**Document text**
==============================

One of the most irritating things in our lives used to be being clobbered with a bill for the audacity of going on Instagram while on holiday in Europe. The European Union, for all, its faults, got rid of those in 2017.

Now the nuisance is going to return, at least for some – seemingly a consequence of the terms of the UK-EU trade treaty in the wake of the Brexit vote. Travel across this shared continent of ours is going to get a bit more troublesome in future, and long after Covid-19 and quarantines are a bad memory.

EE will charge new customers – those signing up from July – £2 a day to use their allowances in 47 European destinations from January 2022.

So, just as the more ardent of the Brexiteer community are celebrating what Nigel Farage terms “Independence Day” with English sparkling wine and a throaty rendition of our new national anthem “One Britain, One Nation, One Buffoon Running It” (or something like that), along comes this.

O2 have also sent another unwelcome message: you will be billed £3.50 for every gigabyte of data used above a new limit of 25GB, from August during EU travel. Granted, 25GB is not an insignificant amount of data – the company says "less than 1 per cent" of pay monthly customers “reach anywhere near” that amount during trips to Europe – but O2 customers are unlikely to be pleased.

As with so much that is happening and going wrong with Brexit now, it’s because the original agreement contained vague and well-meaning phrases about “transparent and reasonable rates” that, in the end, mean little. Just like the Northern Ireland protocol, fishing, legal and financial services, the political rush to “get Brexit done” in those frantic, chaotic weeks of 2019 has left us all with a mess to clear up. Boris Johnson we can blame, because his attitude, as usual, was “sign the accursed things now and we’ll sort it out later”.

==============================

**Dataset entries**
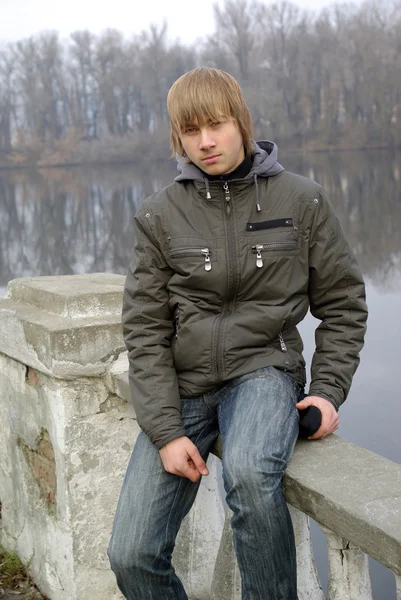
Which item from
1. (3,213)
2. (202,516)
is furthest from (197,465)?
(3,213)

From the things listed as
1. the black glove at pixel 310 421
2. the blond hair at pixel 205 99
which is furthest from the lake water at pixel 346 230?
the blond hair at pixel 205 99

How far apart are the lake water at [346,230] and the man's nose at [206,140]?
883 mm

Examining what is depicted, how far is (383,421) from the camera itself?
21.2 feet

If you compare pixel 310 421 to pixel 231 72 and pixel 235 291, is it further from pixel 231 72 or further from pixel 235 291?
pixel 231 72

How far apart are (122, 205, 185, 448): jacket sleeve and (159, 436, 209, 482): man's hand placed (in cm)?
5

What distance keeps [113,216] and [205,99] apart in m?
23.8

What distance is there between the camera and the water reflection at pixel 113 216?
16359 mm

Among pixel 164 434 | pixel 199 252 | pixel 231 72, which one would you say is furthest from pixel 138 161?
pixel 164 434

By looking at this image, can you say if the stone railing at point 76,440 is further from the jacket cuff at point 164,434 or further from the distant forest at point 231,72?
the distant forest at point 231,72

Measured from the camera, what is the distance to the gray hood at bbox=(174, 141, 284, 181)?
2.02 meters

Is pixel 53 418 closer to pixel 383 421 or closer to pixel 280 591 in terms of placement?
pixel 280 591

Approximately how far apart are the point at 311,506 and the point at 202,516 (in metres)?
0.84

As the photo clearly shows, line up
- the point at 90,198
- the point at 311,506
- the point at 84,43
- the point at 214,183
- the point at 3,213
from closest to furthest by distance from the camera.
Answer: the point at 311,506 → the point at 214,183 → the point at 3,213 → the point at 90,198 → the point at 84,43

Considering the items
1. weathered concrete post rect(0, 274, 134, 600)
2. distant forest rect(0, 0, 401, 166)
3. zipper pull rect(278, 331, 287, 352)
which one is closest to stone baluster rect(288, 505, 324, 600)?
zipper pull rect(278, 331, 287, 352)
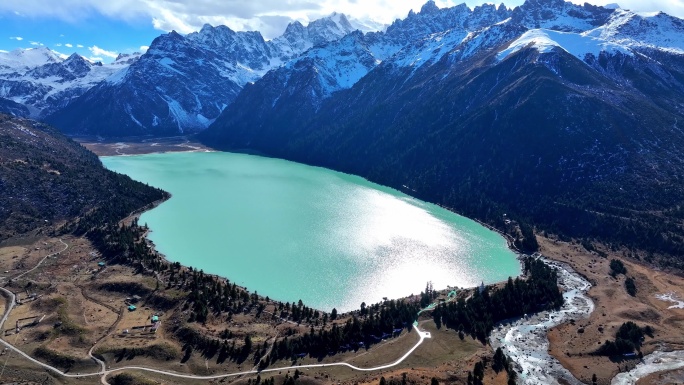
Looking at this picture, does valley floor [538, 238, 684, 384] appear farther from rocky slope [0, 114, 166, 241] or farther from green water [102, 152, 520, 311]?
rocky slope [0, 114, 166, 241]

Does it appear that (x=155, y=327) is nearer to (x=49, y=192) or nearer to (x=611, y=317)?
(x=611, y=317)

==============================

**Explore the material**
**1.** Answer these from the article on mobile roaming charges:
(a) In what year did the European Union get rid of roaming bills?
(b) How much will EE charge new customers per day to use their allowances in European destinations?
(c) What new data limit does O2 set for EU travel, and how much will it bill per gigabyte above it?
**2.** Output the passage of the article on mobile roaming charges starting with "So, just as" and going on through "along comes this.".

**Responses by item number**
**1.**
(a) 2017
(b) £2 a day
(c) 25GB, with £3.50 billed for every gigabyte above it

**2.**
So, just as the more ardent of the Brexiteer community are celebrating what Nigel Farage terms “Independence Day” with English sparkling wine and a throaty rendition of our new national anthem “One Britain, One Nation, One Buffoon Running It” (or something like that), along comes this.